Almost immediately, the girl began to complain. Her cushion was too hard. She didn’t want milk, but watered wine. When wine was refused her, she pouted until she was given a glass of fruit juice. She didn’t like the wonderful, rich soup that was served for the first course, and flung her spoon into the bowl, spattering the tablecloth and her father’s arm with hot liquid. Throughout the entire meal, she kept up a running litany of snide comments to her father and Nora, which would have been insulting had they not been so sadly tiresome.

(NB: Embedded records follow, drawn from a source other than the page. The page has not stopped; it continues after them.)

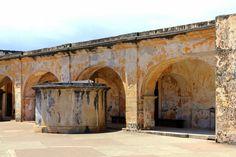 Arches_7091 The arches of Castillo de San Cristóbal San Juan Puerto Rico
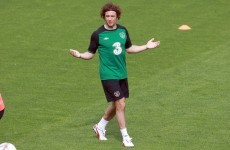 POLL: Does Stephen Hunt have a future with the Ireland team?
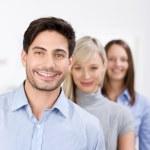 equipe de negócios motivados — Foto Stock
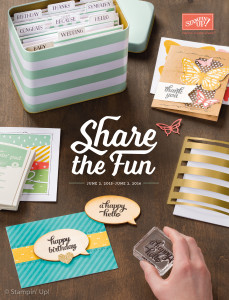Annual 2015-16 Share the Fun Idea Book & Catalog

Nora could not understand the attitude of the queen and the prince-consort. For the entirety of the meal, they spoke with her father of minor things. Of his horse-breeding program and the prospects for a good harvest, and what he thought of various members of the minor nobility who he knew well. Other than a few gentle admonishments, they pretended the child wasn’t even there, leaving Nora to fend for herself. By the end of the meal, she was heartily sick of Kitiara, and wanted nothing more than to find her room, crawl into bed with a pair of good candles and a good book, and forget that the little monster existed.
If this is the girl who is going to be queen someday, may the seven gods help this kingdom!
The meal concluded, with a berry tart covered in thick cream that almost melted in her mouth. Even Kitiara couldn’t find fault with such a treat, and ate greedily, spattering her cheeks with berry juice. Across the table, Nora thought she could see the queen vent a faint, pained sigh.
“Thank you, Kitiara,” she said, when all were finished with her meal. Wetting a napkin in a bowl of scented water, she wiped her daughter’s cheeks clean, then kissed her on the forehead. “The baron, his daughter and your…step-father have things they wish to discuss with me. Good night, and may the seven gods guard your sleep.”
“I don’t want to go to bed!” An elegant little foot stamped on the floor, and the girl crossed her arms. “I’m staying!”
“My.” Nora’s voice cut across the tirade. “It looks like the princess must be very sleepy. She’s so tired she doesn’t know who the queen is.
“The queen said, ‘good night,’ Princess.”
The girl took a deep breath, as if she were about to launch into a full-fledged tantrum, but subsided with ill grace. “Good night, Mother,” she said. Her voice, when she turned to Roland, was poisonously sweet. “Good night, Father.”
The older man merely sighed, as if this was one more skirmish in a long, running war. “Good night, Kitiara.”
Ignoring her father and herself, the little girl spun and stalked away. Nora watched with narrowed eyes as the nurse hurried to her side and accompanied her from the chambers.